Police allegedly ignored ‘physical and emotional safety’ of students
Some students at Yale University were reportedly upset late last week when police failed to do anything about a street preacher shouting offensive slogans on campus. Several even reported a cop bringing the preacher a cup of coffee.
The preacher, identified by The Yale Daily News as “Brother Stephen,” reportedly posted up on a street corner in the heart of Yale’s campus, “shout[ing] derogatory statements at Yale students and New Haven high schoolers,” according to the paper. These included incendiary remarks about Muslims, Jews and homosexuals.
Some students organized a counter-protest, playing music from speakers and shouting “gay is good” at the preacher. On a campus Facebook group, one student claimed the preacher was a “white supremacist” and that a “white police officer” had given him a cup of coffee and a pat on the back.
One other student told The Yale Daily News that she also saw a police officer bring the preacher coffee. She claimed the gesture, and the police officers’ unwillingness to confront the preacher, was unacceptable:
[A]ccording to students, the preacher’s diatribe was closer to a malicious attack, rather than a reasoned disagreement. [Student Hannah] Sachs said she was walking from her job at the Yale University Art Gallery on Thursday afternoon when she heard the man tell students that they are going to hell.
According to Sachs, the man then began “[gushing] vitriol” about Native American students. He also claimed that the University “hates Jesus” because “Jesus is opposed to lesbianism,” Sachs said…
Sachs reported the preacher to the YPD on Thursday for hate speech and harassment and was informed that officers were en route, she said. She added that she saw one officer at the scene who was sitting in his patrol car. Like Goren, Sachs also said she spotted an officer offering the man a cup of coffee. The officers on Friday were “chatting jovially [and] seemingly uninterested” in the man’s verbal harassment of passing students, Sachs added.
She argued that “there is a massive difference” between protecting free speech and supporting hate speech.
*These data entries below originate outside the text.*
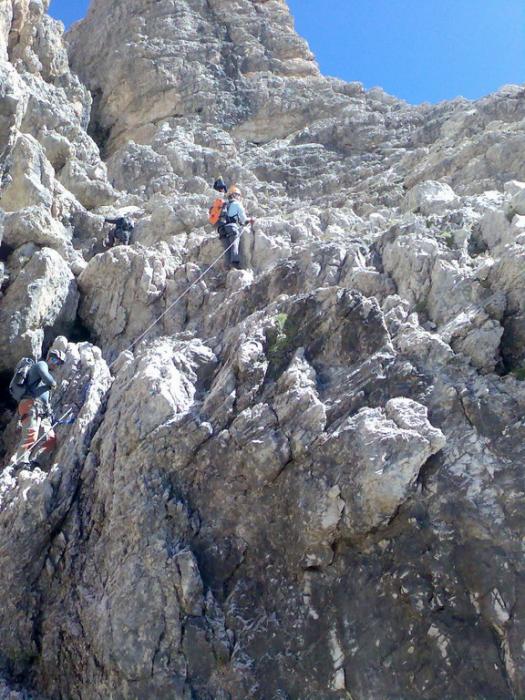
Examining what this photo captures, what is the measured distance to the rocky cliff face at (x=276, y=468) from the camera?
9.34 metres

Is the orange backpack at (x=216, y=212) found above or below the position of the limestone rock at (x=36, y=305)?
above

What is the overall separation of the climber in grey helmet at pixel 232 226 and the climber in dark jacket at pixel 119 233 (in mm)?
3612

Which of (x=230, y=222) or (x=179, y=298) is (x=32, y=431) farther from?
(x=230, y=222)

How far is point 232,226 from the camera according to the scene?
18406 millimetres

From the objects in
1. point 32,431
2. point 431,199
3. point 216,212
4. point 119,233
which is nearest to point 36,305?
point 32,431

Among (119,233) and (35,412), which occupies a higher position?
(119,233)

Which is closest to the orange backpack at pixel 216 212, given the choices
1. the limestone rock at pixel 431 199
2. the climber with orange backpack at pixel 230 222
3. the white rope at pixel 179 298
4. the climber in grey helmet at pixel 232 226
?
the climber with orange backpack at pixel 230 222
The police officers’ actions showed no regard for the physical and emotional safety of those impacted by hate speech, Sachs noted.
“It fits into a narrative of active antagonism through clear refusal to take action for all people of color, which impacts Yale students as well as New Haveners,” Nash Keyes ’21, who attended the Friday protest, said in an interview with the News.
A university spokesman said the school “has no knowledge of Yale Police officers engaging in such an activity.”